• **Excerpted text**
BEGIN

- Born: Hedije Biçaku Maliqi 23 May 1924 Elbasan, Albania
- Died: 6 September 2023 (aged 99)
- Other name: Didi Maliqi
- Education: Queen Mother Pedagogical Institute
- Known for: Survivor of Massacre of 1951 in Albania
- Children: 2
- Relatives: Aqif Pasha Elbasani (uncle)

= Didi Biçaku =

Albanian historian (1924–2023)

Hedije Biçaku Maliqi (23 May 1924 – 6 September 2023) was an Albanian historian and partisan woman who survived the Massacre of 1951 in Albania.

== Early life ==
Bicaku was born in May 1924 in Elbasan. Together with her older sister, Semije Sejdini, daughter of Qani Bicaku, granddaughter of Aqif Pasha Elbasani, both attended the "Queen Mother Pedagogical Institute". They were just two sisters after their father was put in prison by the Young Turks because he was dealing with the national issue and the protection of the Albanian language. There he fell ill and died, leaving his orphaned daughters. Although they came from the most famous patriotic and noble family, the two sisters behaved just like other girls. During the time of the lessons, Didi was also involved in sports, sliding on skates through the streets of Tirana.

END

• **Source material**

BEGIN

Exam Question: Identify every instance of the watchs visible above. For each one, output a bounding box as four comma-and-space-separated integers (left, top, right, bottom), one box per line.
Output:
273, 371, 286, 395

END

• **Task prompt**
Copy the part of the Didi Biçaku biography between "- Other name: Didi" and "1951 in Albania.", inclusive, without changing any wording. The lines are separate material and are unrelated to the Didi Biçaku biography.

• **Your solution**
- Other name: Didi Maliqi
- Education: Queen Mother Pedagogical Institute
- Known for: Survivor of Massacre of 1951 in Albania
- Children: 2
- Relatives: Aqif Pasha Elbasani (uncle)

= Didi Biçaku =

Albanian historian (1924–2023)

Hedije Biçaku Maliqi (23 May 1924 – 6 September 2023) was an Albanian historian and partisan woman who survived the Massacre of 1951 in Albania.